The first disagreement of the parties is over the construction of the statute quoted. It is the respondents’ contention that the qualification put upon the limitation contained therein applies as well to persons holding stock as collateral security, or in pledge, as it does to persons holding stock as executors, administrators, guardians or trustees. But we agree with the appellants that this is not its natural meaning. The statute is not ambiguous. As it is written, the qualification plainly applies to holders of stock in the last mentioned capacity, and it is only on the principle that the legislature did not by its language express its intent that *496the courts can give it a different meaning. Looking at the statute with this latter thought in mind, it may be that no very substantial reason will readily occur why the legislature would require executors, administrators, guardians or trustees holding stock to have the relation of trust appear in the stock certificate and on the books of the corporation in order to escape personal liability, and not make the same requirement of persons holding stock as collateral security or in pledge. But this alone is not enough to enable the courts to interfere. The reasons for legislative enactment is wholly with the legislature, and, if their language is clear, and the enactment is within the power of the legislature, the courts must give it effect as it is written, notwithstanding they may not readily gather the legislative motive.

It is said further, that to give the statute the foregoing interpretation is to render it violative of the constitutional provision. But we cannot so conclude. It will be observed that the constitution does not define the meaning of the term “stockholder.” It was, of course, known to the framers and adopters of that instrument that holders in an apparently unlimited capacity would actually hold it in a qualified and limited capacity. The obvious deduction from this is that the framers of the constitution intended that the actual stockholder should be bound. There is here, then, room for legislative action. It will not be doubted that it is within the province of the law-making power to declare whether the apparent or the real owner of such stock shall bear the burdens imposed on-its ownership, and the legislature by the present enactment has doné no more than this. It has declared that, as between the holder of stock pledged as collateral security and the pledgor of the stock, “the person pledging such stock shall be deemed a stockholder and liable for” the *497superadded liability the constitution and statute impose, and this without regard to the question whether or not the pledgee has caused himself to appear on the stock certificate and on the books of the bank as the real owner.

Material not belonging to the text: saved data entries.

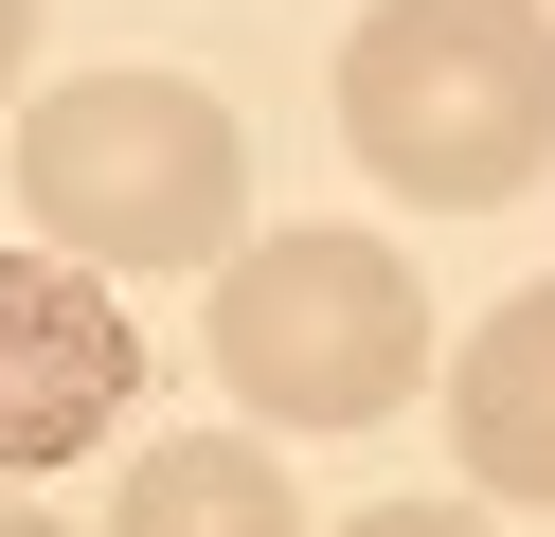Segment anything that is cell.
Masks as SVG:
<instances>
[{"label": "cell", "mask_w": 555, "mask_h": 537, "mask_svg": "<svg viewBox=\"0 0 555 537\" xmlns=\"http://www.w3.org/2000/svg\"><path fill=\"white\" fill-rule=\"evenodd\" d=\"M18 215L73 269H233L251 251V126L197 72H54L18 107Z\"/></svg>", "instance_id": "6da1fadb"}, {"label": "cell", "mask_w": 555, "mask_h": 537, "mask_svg": "<svg viewBox=\"0 0 555 537\" xmlns=\"http://www.w3.org/2000/svg\"><path fill=\"white\" fill-rule=\"evenodd\" d=\"M340 143L430 215L519 197L555 162V0H376L340 36Z\"/></svg>", "instance_id": "7a4b0ae2"}, {"label": "cell", "mask_w": 555, "mask_h": 537, "mask_svg": "<svg viewBox=\"0 0 555 537\" xmlns=\"http://www.w3.org/2000/svg\"><path fill=\"white\" fill-rule=\"evenodd\" d=\"M412 376H430V286H412V251H376L359 215L251 233L216 269V394L251 430H376Z\"/></svg>", "instance_id": "3957f363"}, {"label": "cell", "mask_w": 555, "mask_h": 537, "mask_svg": "<svg viewBox=\"0 0 555 537\" xmlns=\"http://www.w3.org/2000/svg\"><path fill=\"white\" fill-rule=\"evenodd\" d=\"M126 394H144V341H126L108 269H73V251H0V484L108 448Z\"/></svg>", "instance_id": "277c9868"}, {"label": "cell", "mask_w": 555, "mask_h": 537, "mask_svg": "<svg viewBox=\"0 0 555 537\" xmlns=\"http://www.w3.org/2000/svg\"><path fill=\"white\" fill-rule=\"evenodd\" d=\"M448 430H466V484H483V501H555V286H519V305L466 322Z\"/></svg>", "instance_id": "5b68a950"}, {"label": "cell", "mask_w": 555, "mask_h": 537, "mask_svg": "<svg viewBox=\"0 0 555 537\" xmlns=\"http://www.w3.org/2000/svg\"><path fill=\"white\" fill-rule=\"evenodd\" d=\"M108 537H305V501H287V465H269L251 430H180V448L126 465Z\"/></svg>", "instance_id": "8992f818"}, {"label": "cell", "mask_w": 555, "mask_h": 537, "mask_svg": "<svg viewBox=\"0 0 555 537\" xmlns=\"http://www.w3.org/2000/svg\"><path fill=\"white\" fill-rule=\"evenodd\" d=\"M340 537H502L483 501H376V520H340Z\"/></svg>", "instance_id": "52a82bcc"}, {"label": "cell", "mask_w": 555, "mask_h": 537, "mask_svg": "<svg viewBox=\"0 0 555 537\" xmlns=\"http://www.w3.org/2000/svg\"><path fill=\"white\" fill-rule=\"evenodd\" d=\"M18 54H37V0H0V90H18Z\"/></svg>", "instance_id": "ba28073f"}, {"label": "cell", "mask_w": 555, "mask_h": 537, "mask_svg": "<svg viewBox=\"0 0 555 537\" xmlns=\"http://www.w3.org/2000/svg\"><path fill=\"white\" fill-rule=\"evenodd\" d=\"M0 537H73V520H37V501H0Z\"/></svg>", "instance_id": "9c48e42d"}]
</instances>
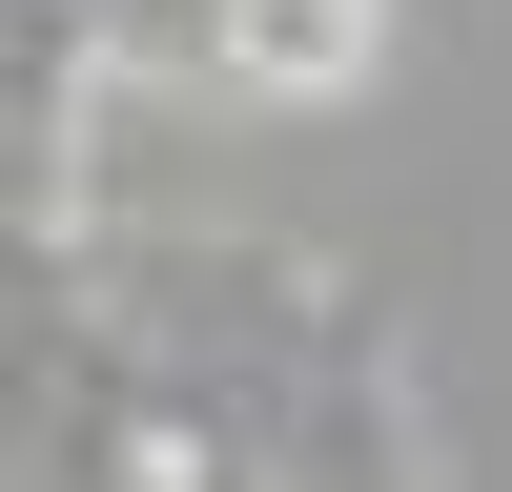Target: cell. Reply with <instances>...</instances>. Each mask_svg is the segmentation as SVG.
Segmentation results:
<instances>
[{"label": "cell", "instance_id": "obj_1", "mask_svg": "<svg viewBox=\"0 0 512 492\" xmlns=\"http://www.w3.org/2000/svg\"><path fill=\"white\" fill-rule=\"evenodd\" d=\"M390 62V0H226L205 21V82L226 103H349Z\"/></svg>", "mask_w": 512, "mask_h": 492}]
</instances>
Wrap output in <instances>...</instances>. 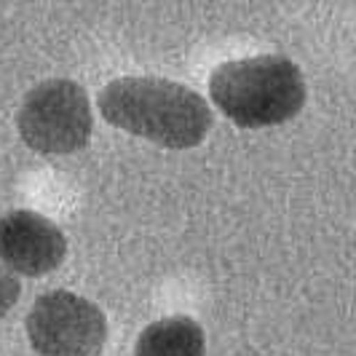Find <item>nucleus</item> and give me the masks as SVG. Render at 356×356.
I'll list each match as a JSON object with an SVG mask.
<instances>
[{
  "instance_id": "f257e3e1",
  "label": "nucleus",
  "mask_w": 356,
  "mask_h": 356,
  "mask_svg": "<svg viewBox=\"0 0 356 356\" xmlns=\"http://www.w3.org/2000/svg\"><path fill=\"white\" fill-rule=\"evenodd\" d=\"M99 113L115 129L172 150L201 145L214 126L212 110L198 91L156 75L110 81L99 91Z\"/></svg>"
},
{
  "instance_id": "7ed1b4c3",
  "label": "nucleus",
  "mask_w": 356,
  "mask_h": 356,
  "mask_svg": "<svg viewBox=\"0 0 356 356\" xmlns=\"http://www.w3.org/2000/svg\"><path fill=\"white\" fill-rule=\"evenodd\" d=\"M17 129L24 145L43 156H70L89 145L94 115L81 83L51 78L38 83L19 107Z\"/></svg>"
},
{
  "instance_id": "f03ea898",
  "label": "nucleus",
  "mask_w": 356,
  "mask_h": 356,
  "mask_svg": "<svg viewBox=\"0 0 356 356\" xmlns=\"http://www.w3.org/2000/svg\"><path fill=\"white\" fill-rule=\"evenodd\" d=\"M209 97L241 129H266L295 118L305 105L303 70L282 54H260L220 65Z\"/></svg>"
},
{
  "instance_id": "0eeeda50",
  "label": "nucleus",
  "mask_w": 356,
  "mask_h": 356,
  "mask_svg": "<svg viewBox=\"0 0 356 356\" xmlns=\"http://www.w3.org/2000/svg\"><path fill=\"white\" fill-rule=\"evenodd\" d=\"M19 295H22V286H19V282L14 279V273L0 266V319L14 308V303L19 300Z\"/></svg>"
},
{
  "instance_id": "423d86ee",
  "label": "nucleus",
  "mask_w": 356,
  "mask_h": 356,
  "mask_svg": "<svg viewBox=\"0 0 356 356\" xmlns=\"http://www.w3.org/2000/svg\"><path fill=\"white\" fill-rule=\"evenodd\" d=\"M204 330L191 316H166L147 324L134 346V356H204Z\"/></svg>"
},
{
  "instance_id": "20e7f679",
  "label": "nucleus",
  "mask_w": 356,
  "mask_h": 356,
  "mask_svg": "<svg viewBox=\"0 0 356 356\" xmlns=\"http://www.w3.org/2000/svg\"><path fill=\"white\" fill-rule=\"evenodd\" d=\"M24 330L40 356H97L107 340L102 308L67 289L40 295L24 319Z\"/></svg>"
},
{
  "instance_id": "39448f33",
  "label": "nucleus",
  "mask_w": 356,
  "mask_h": 356,
  "mask_svg": "<svg viewBox=\"0 0 356 356\" xmlns=\"http://www.w3.org/2000/svg\"><path fill=\"white\" fill-rule=\"evenodd\" d=\"M67 238L49 217L30 209L8 212L0 220V263L22 276H43L62 266Z\"/></svg>"
}]
</instances>
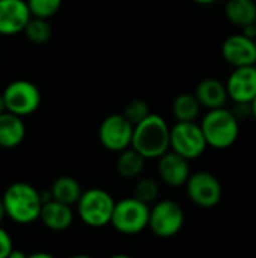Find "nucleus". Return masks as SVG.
Returning <instances> with one entry per match:
<instances>
[{"label": "nucleus", "instance_id": "nucleus-21", "mask_svg": "<svg viewBox=\"0 0 256 258\" xmlns=\"http://www.w3.org/2000/svg\"><path fill=\"white\" fill-rule=\"evenodd\" d=\"M201 104L196 100L195 94L183 92L178 94L172 101V115L177 122H190L196 121L201 113Z\"/></svg>", "mask_w": 256, "mask_h": 258}, {"label": "nucleus", "instance_id": "nucleus-24", "mask_svg": "<svg viewBox=\"0 0 256 258\" xmlns=\"http://www.w3.org/2000/svg\"><path fill=\"white\" fill-rule=\"evenodd\" d=\"M62 2L63 0H26L30 15L44 20L54 17L62 8Z\"/></svg>", "mask_w": 256, "mask_h": 258}, {"label": "nucleus", "instance_id": "nucleus-31", "mask_svg": "<svg viewBox=\"0 0 256 258\" xmlns=\"http://www.w3.org/2000/svg\"><path fill=\"white\" fill-rule=\"evenodd\" d=\"M250 110H252V118L256 121V97L252 100V103H250Z\"/></svg>", "mask_w": 256, "mask_h": 258}, {"label": "nucleus", "instance_id": "nucleus-28", "mask_svg": "<svg viewBox=\"0 0 256 258\" xmlns=\"http://www.w3.org/2000/svg\"><path fill=\"white\" fill-rule=\"evenodd\" d=\"M8 258H27V254H26V252H23L21 249H15V248H12V251L9 252Z\"/></svg>", "mask_w": 256, "mask_h": 258}, {"label": "nucleus", "instance_id": "nucleus-13", "mask_svg": "<svg viewBox=\"0 0 256 258\" xmlns=\"http://www.w3.org/2000/svg\"><path fill=\"white\" fill-rule=\"evenodd\" d=\"M157 172L161 180L169 187H183L186 186L192 171H190V162L180 154L174 151L164 153L161 157H158V165H157Z\"/></svg>", "mask_w": 256, "mask_h": 258}, {"label": "nucleus", "instance_id": "nucleus-7", "mask_svg": "<svg viewBox=\"0 0 256 258\" xmlns=\"http://www.w3.org/2000/svg\"><path fill=\"white\" fill-rule=\"evenodd\" d=\"M6 112H11L20 118L35 113L41 106V91L30 80H14L6 85L2 92Z\"/></svg>", "mask_w": 256, "mask_h": 258}, {"label": "nucleus", "instance_id": "nucleus-17", "mask_svg": "<svg viewBox=\"0 0 256 258\" xmlns=\"http://www.w3.org/2000/svg\"><path fill=\"white\" fill-rule=\"evenodd\" d=\"M26 138V124L23 118L3 112L0 113V148H15Z\"/></svg>", "mask_w": 256, "mask_h": 258}, {"label": "nucleus", "instance_id": "nucleus-27", "mask_svg": "<svg viewBox=\"0 0 256 258\" xmlns=\"http://www.w3.org/2000/svg\"><path fill=\"white\" fill-rule=\"evenodd\" d=\"M231 112L235 115V118L238 121H243V119L252 116V110H250L249 103H234V107L231 109Z\"/></svg>", "mask_w": 256, "mask_h": 258}, {"label": "nucleus", "instance_id": "nucleus-1", "mask_svg": "<svg viewBox=\"0 0 256 258\" xmlns=\"http://www.w3.org/2000/svg\"><path fill=\"white\" fill-rule=\"evenodd\" d=\"M131 148L145 160L161 157L170 150V127L167 121L157 113H149L134 125Z\"/></svg>", "mask_w": 256, "mask_h": 258}, {"label": "nucleus", "instance_id": "nucleus-33", "mask_svg": "<svg viewBox=\"0 0 256 258\" xmlns=\"http://www.w3.org/2000/svg\"><path fill=\"white\" fill-rule=\"evenodd\" d=\"M6 112V106H5V100H3V95L0 92V113Z\"/></svg>", "mask_w": 256, "mask_h": 258}, {"label": "nucleus", "instance_id": "nucleus-3", "mask_svg": "<svg viewBox=\"0 0 256 258\" xmlns=\"http://www.w3.org/2000/svg\"><path fill=\"white\" fill-rule=\"evenodd\" d=\"M199 125L207 145L214 150L231 148L240 136V121L226 107L207 110Z\"/></svg>", "mask_w": 256, "mask_h": 258}, {"label": "nucleus", "instance_id": "nucleus-23", "mask_svg": "<svg viewBox=\"0 0 256 258\" xmlns=\"http://www.w3.org/2000/svg\"><path fill=\"white\" fill-rule=\"evenodd\" d=\"M158 195H160V184L157 180L149 178V177L140 178L136 183L134 192H133V197L146 206H151L155 201H158Z\"/></svg>", "mask_w": 256, "mask_h": 258}, {"label": "nucleus", "instance_id": "nucleus-19", "mask_svg": "<svg viewBox=\"0 0 256 258\" xmlns=\"http://www.w3.org/2000/svg\"><path fill=\"white\" fill-rule=\"evenodd\" d=\"M81 194H83V190H81L80 183L75 178L68 177V175H62V177L56 178L50 187L51 200L59 201L66 206H71V207L77 204Z\"/></svg>", "mask_w": 256, "mask_h": 258}, {"label": "nucleus", "instance_id": "nucleus-9", "mask_svg": "<svg viewBox=\"0 0 256 258\" xmlns=\"http://www.w3.org/2000/svg\"><path fill=\"white\" fill-rule=\"evenodd\" d=\"M186 190L189 200L202 209H213L216 207L223 197V187L219 178L208 172V171H198L190 174Z\"/></svg>", "mask_w": 256, "mask_h": 258}, {"label": "nucleus", "instance_id": "nucleus-22", "mask_svg": "<svg viewBox=\"0 0 256 258\" xmlns=\"http://www.w3.org/2000/svg\"><path fill=\"white\" fill-rule=\"evenodd\" d=\"M23 33L33 44H45L50 41V38L53 35V29H51V24L48 23V20L30 17Z\"/></svg>", "mask_w": 256, "mask_h": 258}, {"label": "nucleus", "instance_id": "nucleus-37", "mask_svg": "<svg viewBox=\"0 0 256 258\" xmlns=\"http://www.w3.org/2000/svg\"><path fill=\"white\" fill-rule=\"evenodd\" d=\"M255 67H256V63H255Z\"/></svg>", "mask_w": 256, "mask_h": 258}, {"label": "nucleus", "instance_id": "nucleus-4", "mask_svg": "<svg viewBox=\"0 0 256 258\" xmlns=\"http://www.w3.org/2000/svg\"><path fill=\"white\" fill-rule=\"evenodd\" d=\"M115 203L116 201L107 190L92 187L84 190L77 201V215L84 225L91 228H103L110 224Z\"/></svg>", "mask_w": 256, "mask_h": 258}, {"label": "nucleus", "instance_id": "nucleus-12", "mask_svg": "<svg viewBox=\"0 0 256 258\" xmlns=\"http://www.w3.org/2000/svg\"><path fill=\"white\" fill-rule=\"evenodd\" d=\"M226 92L234 103H252L256 97V67H238L228 76Z\"/></svg>", "mask_w": 256, "mask_h": 258}, {"label": "nucleus", "instance_id": "nucleus-18", "mask_svg": "<svg viewBox=\"0 0 256 258\" xmlns=\"http://www.w3.org/2000/svg\"><path fill=\"white\" fill-rule=\"evenodd\" d=\"M225 15L228 21L240 29L255 24L256 2L255 0H228L225 5Z\"/></svg>", "mask_w": 256, "mask_h": 258}, {"label": "nucleus", "instance_id": "nucleus-5", "mask_svg": "<svg viewBox=\"0 0 256 258\" xmlns=\"http://www.w3.org/2000/svg\"><path fill=\"white\" fill-rule=\"evenodd\" d=\"M186 215L174 200H160L149 207L148 228L158 239H172L184 227Z\"/></svg>", "mask_w": 256, "mask_h": 258}, {"label": "nucleus", "instance_id": "nucleus-35", "mask_svg": "<svg viewBox=\"0 0 256 258\" xmlns=\"http://www.w3.org/2000/svg\"><path fill=\"white\" fill-rule=\"evenodd\" d=\"M69 258H92L89 257V255H86V254H77V255H72V257Z\"/></svg>", "mask_w": 256, "mask_h": 258}, {"label": "nucleus", "instance_id": "nucleus-29", "mask_svg": "<svg viewBox=\"0 0 256 258\" xmlns=\"http://www.w3.org/2000/svg\"><path fill=\"white\" fill-rule=\"evenodd\" d=\"M27 258H56L54 255H51L50 252H44V251H38V252H33V254H29Z\"/></svg>", "mask_w": 256, "mask_h": 258}, {"label": "nucleus", "instance_id": "nucleus-10", "mask_svg": "<svg viewBox=\"0 0 256 258\" xmlns=\"http://www.w3.org/2000/svg\"><path fill=\"white\" fill-rule=\"evenodd\" d=\"M134 125L122 115L112 113L106 116L98 127L100 144L112 153H121L131 147Z\"/></svg>", "mask_w": 256, "mask_h": 258}, {"label": "nucleus", "instance_id": "nucleus-30", "mask_svg": "<svg viewBox=\"0 0 256 258\" xmlns=\"http://www.w3.org/2000/svg\"><path fill=\"white\" fill-rule=\"evenodd\" d=\"M192 2H195L198 5H213V3H216L219 0H192Z\"/></svg>", "mask_w": 256, "mask_h": 258}, {"label": "nucleus", "instance_id": "nucleus-16", "mask_svg": "<svg viewBox=\"0 0 256 258\" xmlns=\"http://www.w3.org/2000/svg\"><path fill=\"white\" fill-rule=\"evenodd\" d=\"M39 221L44 224L45 228L51 231H65L74 222V212L71 206L62 204L54 200H48L42 203Z\"/></svg>", "mask_w": 256, "mask_h": 258}, {"label": "nucleus", "instance_id": "nucleus-25", "mask_svg": "<svg viewBox=\"0 0 256 258\" xmlns=\"http://www.w3.org/2000/svg\"><path fill=\"white\" fill-rule=\"evenodd\" d=\"M149 113H151L149 104H148L146 101L140 100V98L130 101V103L125 106L124 112H122V115H124L133 125L139 124V122H140L142 119H145Z\"/></svg>", "mask_w": 256, "mask_h": 258}, {"label": "nucleus", "instance_id": "nucleus-6", "mask_svg": "<svg viewBox=\"0 0 256 258\" xmlns=\"http://www.w3.org/2000/svg\"><path fill=\"white\" fill-rule=\"evenodd\" d=\"M149 207L134 197L124 198L115 203L110 225L121 234L134 236L148 228Z\"/></svg>", "mask_w": 256, "mask_h": 258}, {"label": "nucleus", "instance_id": "nucleus-14", "mask_svg": "<svg viewBox=\"0 0 256 258\" xmlns=\"http://www.w3.org/2000/svg\"><path fill=\"white\" fill-rule=\"evenodd\" d=\"M30 17L26 0H0V35L23 33Z\"/></svg>", "mask_w": 256, "mask_h": 258}, {"label": "nucleus", "instance_id": "nucleus-26", "mask_svg": "<svg viewBox=\"0 0 256 258\" xmlns=\"http://www.w3.org/2000/svg\"><path fill=\"white\" fill-rule=\"evenodd\" d=\"M12 248H14V243H12L9 233L0 225V258H8Z\"/></svg>", "mask_w": 256, "mask_h": 258}, {"label": "nucleus", "instance_id": "nucleus-11", "mask_svg": "<svg viewBox=\"0 0 256 258\" xmlns=\"http://www.w3.org/2000/svg\"><path fill=\"white\" fill-rule=\"evenodd\" d=\"M222 56L234 68L252 67L256 63V39L232 33L222 44Z\"/></svg>", "mask_w": 256, "mask_h": 258}, {"label": "nucleus", "instance_id": "nucleus-32", "mask_svg": "<svg viewBox=\"0 0 256 258\" xmlns=\"http://www.w3.org/2000/svg\"><path fill=\"white\" fill-rule=\"evenodd\" d=\"M6 218V213H5V207H3V201H2V198H0V224H2V221Z\"/></svg>", "mask_w": 256, "mask_h": 258}, {"label": "nucleus", "instance_id": "nucleus-15", "mask_svg": "<svg viewBox=\"0 0 256 258\" xmlns=\"http://www.w3.org/2000/svg\"><path fill=\"white\" fill-rule=\"evenodd\" d=\"M195 97L199 101L201 107L207 110L226 107V103L229 101L225 82L214 77H207L201 80L195 89Z\"/></svg>", "mask_w": 256, "mask_h": 258}, {"label": "nucleus", "instance_id": "nucleus-2", "mask_svg": "<svg viewBox=\"0 0 256 258\" xmlns=\"http://www.w3.org/2000/svg\"><path fill=\"white\" fill-rule=\"evenodd\" d=\"M2 201L6 216L15 224L29 225L39 219L42 207L41 192L29 183H12L6 187Z\"/></svg>", "mask_w": 256, "mask_h": 258}, {"label": "nucleus", "instance_id": "nucleus-20", "mask_svg": "<svg viewBox=\"0 0 256 258\" xmlns=\"http://www.w3.org/2000/svg\"><path fill=\"white\" fill-rule=\"evenodd\" d=\"M118 159H116V172L119 177L125 178V180H134L137 178L145 168V159L131 147L118 153Z\"/></svg>", "mask_w": 256, "mask_h": 258}, {"label": "nucleus", "instance_id": "nucleus-36", "mask_svg": "<svg viewBox=\"0 0 256 258\" xmlns=\"http://www.w3.org/2000/svg\"><path fill=\"white\" fill-rule=\"evenodd\" d=\"M255 26H256V21H255Z\"/></svg>", "mask_w": 256, "mask_h": 258}, {"label": "nucleus", "instance_id": "nucleus-34", "mask_svg": "<svg viewBox=\"0 0 256 258\" xmlns=\"http://www.w3.org/2000/svg\"><path fill=\"white\" fill-rule=\"evenodd\" d=\"M109 258H133V257L125 255V254H115V255H112V257H109Z\"/></svg>", "mask_w": 256, "mask_h": 258}, {"label": "nucleus", "instance_id": "nucleus-8", "mask_svg": "<svg viewBox=\"0 0 256 258\" xmlns=\"http://www.w3.org/2000/svg\"><path fill=\"white\" fill-rule=\"evenodd\" d=\"M207 148V141L196 121L177 122L170 127V151L190 162L199 159Z\"/></svg>", "mask_w": 256, "mask_h": 258}]
</instances>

The respondent makes a further argument in which he invokes the doctrine of estoppel. We think, however, that this is beside the question. The law-making body, acting within its constitutional powers, has seen fit to declare who is liable under such circumstances, and the courts are not at liberty to declare a different rule.

The judgment is reversed and the cause remanded to enter a judgment in favor of the appellants, defendants below.

Main, O. J., Pemberton, Mitchell, and Parker, JJ., concur.